La seconde condition est certainement le besoin en matière d’investissement financier. Une grande partie des initiatives présentées sont éparses et liées à la bonne volonté de ces entrepreneurs et entrepreneuses. Il faut des investissements importants pour coordonner et accélérer ces initiatives et des efforts importants en matière de régulation pour se prémunir des dérives potentielles que nous devons anticiper. Enfin, je dirais que le sujet de la diversité doit être au cœur de l’innovation technologique. Il faut s’assurer que tous les âges, tous les genres et toutes les origines sociales sont bien représentés parmi les experts qui conçoivent les algorithmes afin d’éviter de développer des solutions qui intègrent des biais.

Fatie Toko

Fatie Toko est directrice de la transformation et de l’innovation Data & IA (La Poste). Elle est également intervenante à l’ESSEC Executive Education au sein de programmes de formation, en France et au Maroc, sur le thème des nouvelles technologies et de la stratégie Data & IA des organisations.

J’ai fait lire le livre à des jeunes de vingt ans utilisant quotidiennement ChatGPT et les réseaux sociaux.

Vous avez réécrit plus de la moitié du livre après l’arrivée de ChatGPT…

Effectivement. J’ai commencé mon reportage pendant le deuxième confinement, en 2021, j’ai mené plusieurs interviews en 2022, mais en 2023, après l’arrivée de ChatGPT, j’ai réécrit plus de la moitié du livre. Cette année a été inédite, marquée par des ruptures technologiques majeures qui ont permis de mettre, avec ChatGPT, la technologie à la portée de tous et de toutes. Maintenant que le livre est publié, j’ai l’impression d’avoir écrit un ouvrage sur cette année 2023 qui aura marqué l’histoire des usages de l’IA. J’étais au cœur de la machine, c’était passionnant !

Vous parlez aussi de l’accueil du livre, d’une certaine maturité sur le sujet…

Je constate que ce livre répond à une attente forte du grand public. Certains libraires présentent mon livre avec celui de Gilles Babinet sur l’IA au service des enjeux climatiques2 et d’un autre ouvrage de Serge Abiteboul et François Bancilhon, sur les communs numériques3. C’est un signe des temps, je ne suis pas seule à porter cette vision optimiste et exprimer cette nécessité de mettre la technologie au service de la transition vers un monde plus durable, plus responsable et plus juste. Nous sommes plus matures sur le sujet des nouvelles technologies. Nous commençons à nous dire qu’il n’est pas raisonnable de les diaboliser, mais, au contraire, d’expliquer le potentiel d’impact positif, de les démocratiser, d’accompagner leur développement pour en faire un bon usage.
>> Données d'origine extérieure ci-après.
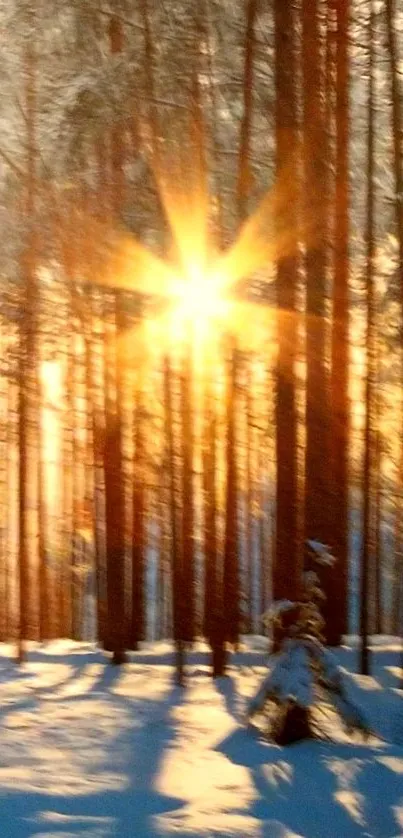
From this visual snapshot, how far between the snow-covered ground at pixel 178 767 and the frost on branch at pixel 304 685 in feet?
0.56

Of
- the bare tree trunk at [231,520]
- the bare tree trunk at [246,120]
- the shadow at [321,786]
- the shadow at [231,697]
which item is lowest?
the shadow at [321,786]

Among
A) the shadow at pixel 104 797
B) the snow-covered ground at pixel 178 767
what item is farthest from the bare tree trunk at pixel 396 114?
the shadow at pixel 104 797

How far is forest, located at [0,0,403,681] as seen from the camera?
10.7m

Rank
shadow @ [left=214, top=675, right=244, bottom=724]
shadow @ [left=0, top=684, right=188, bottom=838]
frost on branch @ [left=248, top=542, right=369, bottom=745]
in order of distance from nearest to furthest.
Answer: shadow @ [left=0, top=684, right=188, bottom=838]
frost on branch @ [left=248, top=542, right=369, bottom=745]
shadow @ [left=214, top=675, right=244, bottom=724]

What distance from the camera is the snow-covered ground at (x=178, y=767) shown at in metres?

Toko F., Et si la tech pouvait sauver le monde ? IA, ChatGPT, Metavers… au service du progrès humain, 2024, Éditions de l’Aube.

  1. Toko F., Et si la tech pouvait sauver le monde ? IA, ChatGPT, Metavers… au service du progrès humain, 2024, Éditions de l’Aube.
  2. Babinet G., Green IA L’intelligence artificielle au service du climat, Gilles Babinet, 2024, Odile Jacob.
  3. Abiteboul S. et Bancilhon F., Vive les communs numériques ! Logiciels libres, Wikipédia, le Web, la science ouverte, etc., 2024, Odile Jacob.